State instability and the prevalence of epidemic diseases like HIV/AIDS can feed off each other. High incidences of HIV/AIDS compromise both the quality of health services in affected regions and the apparent effectiveness of local governments, potentially contributing to civil unrest and undermining the health of militaries. The coincidence of fragile governance and epidemic infectious diseases creates a vicious cycle: as a disease undercuts a government’s stability, that nation’s ability to prevent and treat it will be compromised, leading to increased infection and mortality rates.

PEPFAR investments, on the other hand, are directly correlated with stronger governance and civil engagement, leading to overall state stability. A 2018 BPC report documented that since the program’s inception in 2003, countries receiving the highest per capita amounts of U.S. aid directed toward health have witnessed “a large and immediate decline in the level of state fragility” based on World Bank indicators such as political stability, government effectiveness, and rule of law. Sub-Saharan African countries receiving PEPFAR assistance were particularly affected in this respect, having witnessed a 40 percent drop in rates of “political instability and violent activity” since 2004. This robustly statistically significant correlation is likely the result of strategic health diplomacy’s other proven benefits to population health and socioeconomic growth.

Global Fund investments, which also target tuberculosis and malaria, and spur burden-sharing by other donors and aid recipients, have had similarly notable effects on improving civic participation and government accountability.
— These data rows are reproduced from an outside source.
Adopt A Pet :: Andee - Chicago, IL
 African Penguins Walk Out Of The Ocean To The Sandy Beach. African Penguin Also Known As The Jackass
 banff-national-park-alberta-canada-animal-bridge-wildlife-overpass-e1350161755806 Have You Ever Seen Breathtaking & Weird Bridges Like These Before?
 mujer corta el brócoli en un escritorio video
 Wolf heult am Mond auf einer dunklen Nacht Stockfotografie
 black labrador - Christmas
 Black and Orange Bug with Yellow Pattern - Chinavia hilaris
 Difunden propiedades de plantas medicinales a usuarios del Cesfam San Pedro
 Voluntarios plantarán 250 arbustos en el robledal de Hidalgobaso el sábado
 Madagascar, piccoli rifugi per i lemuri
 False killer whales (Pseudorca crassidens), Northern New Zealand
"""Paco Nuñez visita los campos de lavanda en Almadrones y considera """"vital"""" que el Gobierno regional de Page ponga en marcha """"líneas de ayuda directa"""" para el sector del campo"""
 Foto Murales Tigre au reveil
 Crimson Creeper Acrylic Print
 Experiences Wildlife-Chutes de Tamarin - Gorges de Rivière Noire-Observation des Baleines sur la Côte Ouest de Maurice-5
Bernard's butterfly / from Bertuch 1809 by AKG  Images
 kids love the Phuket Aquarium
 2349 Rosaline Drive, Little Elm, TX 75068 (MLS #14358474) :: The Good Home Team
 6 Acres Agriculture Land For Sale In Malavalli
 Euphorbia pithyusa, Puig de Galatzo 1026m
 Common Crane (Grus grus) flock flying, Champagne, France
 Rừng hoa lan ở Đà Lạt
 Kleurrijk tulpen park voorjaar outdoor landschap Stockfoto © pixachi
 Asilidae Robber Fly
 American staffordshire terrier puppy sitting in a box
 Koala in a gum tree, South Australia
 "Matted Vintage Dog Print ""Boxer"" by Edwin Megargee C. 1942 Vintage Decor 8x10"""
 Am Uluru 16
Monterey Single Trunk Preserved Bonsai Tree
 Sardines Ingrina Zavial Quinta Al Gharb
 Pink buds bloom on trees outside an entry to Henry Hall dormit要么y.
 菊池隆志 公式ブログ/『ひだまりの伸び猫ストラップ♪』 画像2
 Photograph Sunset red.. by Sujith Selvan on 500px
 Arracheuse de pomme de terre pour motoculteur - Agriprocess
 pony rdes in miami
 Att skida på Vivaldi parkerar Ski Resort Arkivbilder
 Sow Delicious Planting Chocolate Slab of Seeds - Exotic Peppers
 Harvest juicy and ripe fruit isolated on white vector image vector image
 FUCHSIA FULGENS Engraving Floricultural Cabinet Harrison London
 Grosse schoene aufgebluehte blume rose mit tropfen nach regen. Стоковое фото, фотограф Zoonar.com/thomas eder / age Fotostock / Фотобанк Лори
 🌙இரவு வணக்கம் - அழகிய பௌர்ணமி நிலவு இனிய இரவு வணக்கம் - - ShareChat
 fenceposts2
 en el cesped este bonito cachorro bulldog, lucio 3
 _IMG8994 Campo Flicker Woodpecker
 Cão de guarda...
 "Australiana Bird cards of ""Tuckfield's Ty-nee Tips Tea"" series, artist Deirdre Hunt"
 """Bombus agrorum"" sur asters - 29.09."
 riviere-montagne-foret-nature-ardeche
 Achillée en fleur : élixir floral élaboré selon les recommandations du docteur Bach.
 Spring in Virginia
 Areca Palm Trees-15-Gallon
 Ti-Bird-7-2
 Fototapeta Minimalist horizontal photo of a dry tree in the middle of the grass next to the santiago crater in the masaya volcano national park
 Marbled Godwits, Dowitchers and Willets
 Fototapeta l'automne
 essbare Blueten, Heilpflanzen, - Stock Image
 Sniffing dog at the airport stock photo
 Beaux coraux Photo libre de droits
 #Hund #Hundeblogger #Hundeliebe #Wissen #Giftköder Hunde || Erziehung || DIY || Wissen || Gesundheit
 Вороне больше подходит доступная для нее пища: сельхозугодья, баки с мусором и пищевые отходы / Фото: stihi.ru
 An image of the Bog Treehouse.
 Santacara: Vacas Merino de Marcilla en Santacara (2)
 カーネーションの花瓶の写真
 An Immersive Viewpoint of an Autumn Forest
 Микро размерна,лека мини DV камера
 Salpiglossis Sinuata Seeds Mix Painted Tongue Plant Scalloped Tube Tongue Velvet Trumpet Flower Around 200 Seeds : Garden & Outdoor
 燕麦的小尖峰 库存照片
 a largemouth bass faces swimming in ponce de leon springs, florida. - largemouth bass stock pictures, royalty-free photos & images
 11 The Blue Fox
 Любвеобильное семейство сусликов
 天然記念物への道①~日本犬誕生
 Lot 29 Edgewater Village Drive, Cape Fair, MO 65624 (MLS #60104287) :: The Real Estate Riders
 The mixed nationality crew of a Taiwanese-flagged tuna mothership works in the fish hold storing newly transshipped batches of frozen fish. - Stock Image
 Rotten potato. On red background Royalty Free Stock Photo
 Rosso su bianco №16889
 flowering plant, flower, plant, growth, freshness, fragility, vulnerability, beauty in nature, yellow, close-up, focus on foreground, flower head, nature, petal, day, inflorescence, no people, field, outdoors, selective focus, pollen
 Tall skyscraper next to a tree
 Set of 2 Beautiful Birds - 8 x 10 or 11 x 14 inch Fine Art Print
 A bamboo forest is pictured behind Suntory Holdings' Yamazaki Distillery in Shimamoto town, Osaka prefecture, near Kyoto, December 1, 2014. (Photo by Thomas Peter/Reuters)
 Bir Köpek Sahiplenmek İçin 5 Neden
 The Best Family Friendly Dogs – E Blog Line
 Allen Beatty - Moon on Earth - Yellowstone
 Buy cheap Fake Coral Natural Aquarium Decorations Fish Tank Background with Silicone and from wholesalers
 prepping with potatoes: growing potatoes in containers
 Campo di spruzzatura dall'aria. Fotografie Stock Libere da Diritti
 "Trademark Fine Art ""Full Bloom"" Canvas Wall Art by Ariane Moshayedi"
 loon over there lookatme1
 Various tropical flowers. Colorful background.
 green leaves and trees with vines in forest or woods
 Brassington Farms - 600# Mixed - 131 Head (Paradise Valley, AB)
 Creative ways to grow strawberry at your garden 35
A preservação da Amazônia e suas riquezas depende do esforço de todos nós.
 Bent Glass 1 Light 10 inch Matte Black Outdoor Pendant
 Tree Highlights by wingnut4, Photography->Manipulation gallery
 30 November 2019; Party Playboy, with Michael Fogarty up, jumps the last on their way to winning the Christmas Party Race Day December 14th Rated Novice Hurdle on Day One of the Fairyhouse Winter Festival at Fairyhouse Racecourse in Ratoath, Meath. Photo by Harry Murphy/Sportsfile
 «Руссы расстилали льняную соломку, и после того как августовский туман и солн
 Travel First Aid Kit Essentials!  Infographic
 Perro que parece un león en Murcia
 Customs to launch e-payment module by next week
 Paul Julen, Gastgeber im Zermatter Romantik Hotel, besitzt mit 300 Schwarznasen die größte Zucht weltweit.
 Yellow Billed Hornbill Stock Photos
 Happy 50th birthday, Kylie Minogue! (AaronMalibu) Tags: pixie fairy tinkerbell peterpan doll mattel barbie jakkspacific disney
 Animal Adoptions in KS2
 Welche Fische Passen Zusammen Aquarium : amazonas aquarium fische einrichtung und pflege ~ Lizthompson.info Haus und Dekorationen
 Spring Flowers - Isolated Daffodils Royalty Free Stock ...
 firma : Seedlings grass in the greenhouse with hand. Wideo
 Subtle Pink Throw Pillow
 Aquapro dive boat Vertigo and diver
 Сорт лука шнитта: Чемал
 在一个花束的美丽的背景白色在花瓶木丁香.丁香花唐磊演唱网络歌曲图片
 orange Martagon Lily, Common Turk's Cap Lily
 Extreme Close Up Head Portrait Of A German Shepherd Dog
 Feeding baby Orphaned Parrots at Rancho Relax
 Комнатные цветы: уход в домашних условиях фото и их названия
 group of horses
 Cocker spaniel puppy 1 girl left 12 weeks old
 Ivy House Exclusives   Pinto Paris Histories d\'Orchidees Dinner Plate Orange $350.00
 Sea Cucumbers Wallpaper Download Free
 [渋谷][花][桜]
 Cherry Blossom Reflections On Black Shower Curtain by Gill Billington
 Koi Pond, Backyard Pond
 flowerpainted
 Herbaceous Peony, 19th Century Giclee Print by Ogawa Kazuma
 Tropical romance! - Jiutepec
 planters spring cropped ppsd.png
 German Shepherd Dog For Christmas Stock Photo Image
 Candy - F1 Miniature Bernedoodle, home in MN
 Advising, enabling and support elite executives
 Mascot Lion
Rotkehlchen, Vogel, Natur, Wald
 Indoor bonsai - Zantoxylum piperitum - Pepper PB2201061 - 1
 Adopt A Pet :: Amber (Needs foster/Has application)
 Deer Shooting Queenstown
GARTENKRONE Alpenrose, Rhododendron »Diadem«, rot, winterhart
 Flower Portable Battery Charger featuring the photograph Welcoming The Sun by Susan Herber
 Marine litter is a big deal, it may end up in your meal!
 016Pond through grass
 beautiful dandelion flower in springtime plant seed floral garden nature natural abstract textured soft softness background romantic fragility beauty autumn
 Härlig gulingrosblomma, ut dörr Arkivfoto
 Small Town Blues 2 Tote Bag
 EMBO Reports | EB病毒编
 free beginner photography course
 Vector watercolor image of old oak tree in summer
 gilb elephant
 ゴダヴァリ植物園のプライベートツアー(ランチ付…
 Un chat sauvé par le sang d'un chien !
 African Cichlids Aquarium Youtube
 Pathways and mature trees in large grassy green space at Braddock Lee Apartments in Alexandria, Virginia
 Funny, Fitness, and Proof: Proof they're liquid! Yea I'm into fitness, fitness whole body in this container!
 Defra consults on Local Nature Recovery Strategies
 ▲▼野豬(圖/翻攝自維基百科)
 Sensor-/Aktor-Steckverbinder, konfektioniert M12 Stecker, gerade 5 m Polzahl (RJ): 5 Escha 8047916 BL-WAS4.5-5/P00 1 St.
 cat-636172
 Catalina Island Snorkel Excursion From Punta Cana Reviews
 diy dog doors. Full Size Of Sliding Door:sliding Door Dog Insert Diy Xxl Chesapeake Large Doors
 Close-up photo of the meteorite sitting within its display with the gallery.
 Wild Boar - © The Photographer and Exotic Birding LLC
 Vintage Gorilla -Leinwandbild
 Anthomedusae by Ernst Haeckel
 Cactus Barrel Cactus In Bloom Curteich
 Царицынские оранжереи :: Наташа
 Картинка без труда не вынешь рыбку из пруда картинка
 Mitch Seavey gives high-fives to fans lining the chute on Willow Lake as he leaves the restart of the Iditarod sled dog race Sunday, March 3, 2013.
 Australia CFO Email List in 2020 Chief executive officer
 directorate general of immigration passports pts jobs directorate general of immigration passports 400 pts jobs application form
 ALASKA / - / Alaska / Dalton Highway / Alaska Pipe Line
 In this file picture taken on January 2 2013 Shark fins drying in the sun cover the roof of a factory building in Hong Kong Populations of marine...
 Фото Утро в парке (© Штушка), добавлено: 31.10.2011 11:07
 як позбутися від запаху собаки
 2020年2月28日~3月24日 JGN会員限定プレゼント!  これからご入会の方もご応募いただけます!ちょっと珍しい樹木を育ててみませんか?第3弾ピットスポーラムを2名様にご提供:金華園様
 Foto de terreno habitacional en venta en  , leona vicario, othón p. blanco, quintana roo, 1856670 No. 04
A 2019 study published in the Annals of Global Health found a “significant, beneficial effect” of Global Fund assistance in terms of implementing countries’ “political freedoms, government accountability, quality of public services and independence of state institutions, rule of law, and controls on corruption.” These results are at least partly attributable to its unique model of development assistance, which distributes public and private donors’ contributions to a closely-monitored group of representatives of the public and private sectors, faith-based and non-governmental organizations, as well as individuals themselves living with the diseases. Different from some traditional inter-governmental organizations, the multi-stakeholder model fosters collaboration and accountability.

Another positive outcome of supporting the health and well-being of people in Africa is the greater ability to prevent, treat, and mitigate various other cross-border epidemics. In May 2019, the White House released its first-ever “Global Health Security Strategy,” which formalizes the United States’ “national security interest” in and commitment to fighting infectious diseases. It acknowledges that PEPFAR and other U.S. global health programs have had “direct and indirect outcomes” that enabled a variety of nations to be “poised to contribute to global health security” in their prevention and containment of epidemics. Should such a global health strategy be carried out effectively, especially given the coronavirus (COVID-19) pandemic, countless lives around the world will be saved from these fatal diseases as well as shielded from the resultant civil, political, and economic instability.